LONDON (ICIS)--The threat of reduced substance availability in Europe as a result of the final Reach deadline in May this year is the key obstacle presented to Austria’s chemicals sector by the legislation, according to the director general of the country’s chemical trade group FCIO on Friday.
Covering materials produced in quantities of one to 100 tonnes, the final Reach deadline will cover many small and medium-sized enterprises (SMEs) in Europe for the first time, with registration costs disproportionately higher for smaller single-office companies than for large multinationals.
Aside from a few larger players such as Borealis and OMV, Austria’s chemicals sector is dominated by SMEs, but the threat of lost supply exceeds the problem of fees, according to Sylvia Hofinger.
“The real problem is we face is the availability of many substances,” she said.
“What we are telling our companies is they really have to get in touch with their suppliers asking whether the product will still be on the market. In the smaller volume bands the regulatory costs are disproportionate to the larger tonnages."
FCIO’s core members are prepared for Reach, Hofinger said, but the costs of registration can exceed the projected profit on a product line for several years in the case of smaller players, meaning that some low-margin products may be discontinued.
At the time of regulator the European Chemicals Agency (ECHA)’s stakeholder day in early February, 15,000 registrations had been received for 6,500 substances, significantly below projections of 60,000 registrations for 25,000 substances with under four months to go.
If the number of substances registered remains significantly below forecasts, the impact could be dramatic, according to Hofinger.
“If you look at the difference between the numbers of pre-registrations and the number of substances that are on the market, then you see that there are dozens of substances in danger. ECHA is aware of that of course,” she said.
The Austrian chemicals industry is the country’s manufacturing second-largest sector, generating around 12% of industrial added value and comprising 7.6% of employment.
Industry turnover dipped slightly year on year in 2016, dropping from €14.77bn compared to €14.86bn the year earlier, but revenues have been broadly static since early in the decade.
“Before the economic crisis, our industry performed very well,” Hofinger said.
“After the crisis, it suffered a drop in revenues, but not as big as in many other countries. In 2010, there was a very fast recovery… Ever since then, the numbers were stable.”
Hofinger cited the rapid post-crash rebound as a factor why the industry missed out on some of the higher growth levels seen in other parts of Europe in 2014-2016, but the broad-based global economic rally during the second half of 2017 has put wind back in Austria’s sails.

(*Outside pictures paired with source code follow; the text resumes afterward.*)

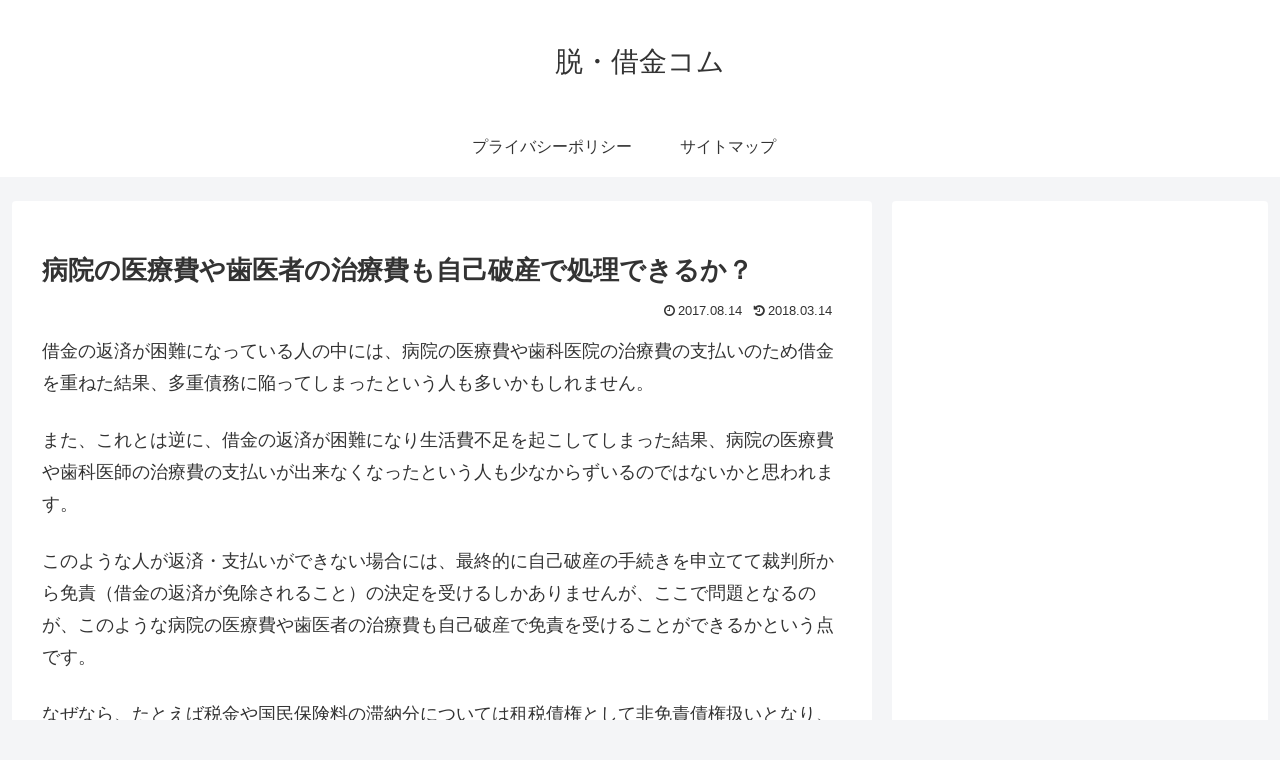

--- FILE ---
content_type: text/html; charset=utf-8
request_url: https://www.google.com/recaptcha/api2/aframe
body_size: 116
content:
<!DOCTYPE HTML><html><head><meta http-equiv="content-type" content="text/html; charset=UTF-8"></head><body><script nonce="TmLO3NSF0RkG9k2F393CPw">/** Anti-fraud and anti-abuse applications only. See google.com/recaptcha */ try{var clients={'sodar':'https://pagead2.googlesyndication.com/pagead/sodar?'};window.addEventListener("message",function(a){try{if(a.source===window.parent){var b=JSON.parse(a.data);var c=clients[b['id']];if(c){var d=document.createElement('img');d.src=c+b['params']+'&rc='+(localStorage.getItem("rc::a")?sessionStorage.getItem("rc::b"):"");window.document.body.appendChild(d);sessionStorage.setItem("rc::e",parseInt(sessionStorage.getItem("rc::e")||0)+1);localStorage.setItem("rc::h",'1769771380946');}}}catch(b){}});window.parent.postMessage("_grecaptcha_ready", "*");}catch(b){}</script></body></html>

Numbers have not been finalised, but Hofinger estimates that year-on-year growth for the sector in 2017 stood at 4%, a rate not seen since 2012.
“Our companies are quite optimistic. We think that the growth we had last year will continue the next year, so expectations are quite good at the moment,” she added.
The centrality of the chemicals sector to the Austrian economy is underlined by the legal mandate given to the FCIO, which gives the group the right to participate in any government consultation on new legislation, as well as a responsibility for collective bargaining with industry unions.
“That gives us quite a lot of influence in what is going on, regulation-wise,” she said.
“There is not a single law we do not have the possibility to command on… Of course, we cannot bring all of our positions to a reality, but to a certain extent we can influence [the development of legislation]”, she added.
Maintaining competitiveness is a key challenge for industries across Europe, particularly in light of an expected increase in supplies of competitively-priced basic chemicals from North America and the Middle East expected to flow into the continent later this year.
SMEs can find themselves in a particularly precarious position, but Austria’s industry has remained resilient, Hofinger said.
The number of companies operating in the sector has fallen from 270 to 245 over the last five years but export demand for Austrian products has remained strong, comprising 70% of all sales.
“[Competitiveness] is a big problem, but the strength of our companies it their high grade of innovation [and] R&D expenditure… which is necessary because a country like Austria can only compete if it has high-quality product,” Hofinger said.
“Because our companies are smaller they tend to be more flexible, and can react quickly to certain trends. Smaller companies are often specialised, which gives them a competitive advantage.”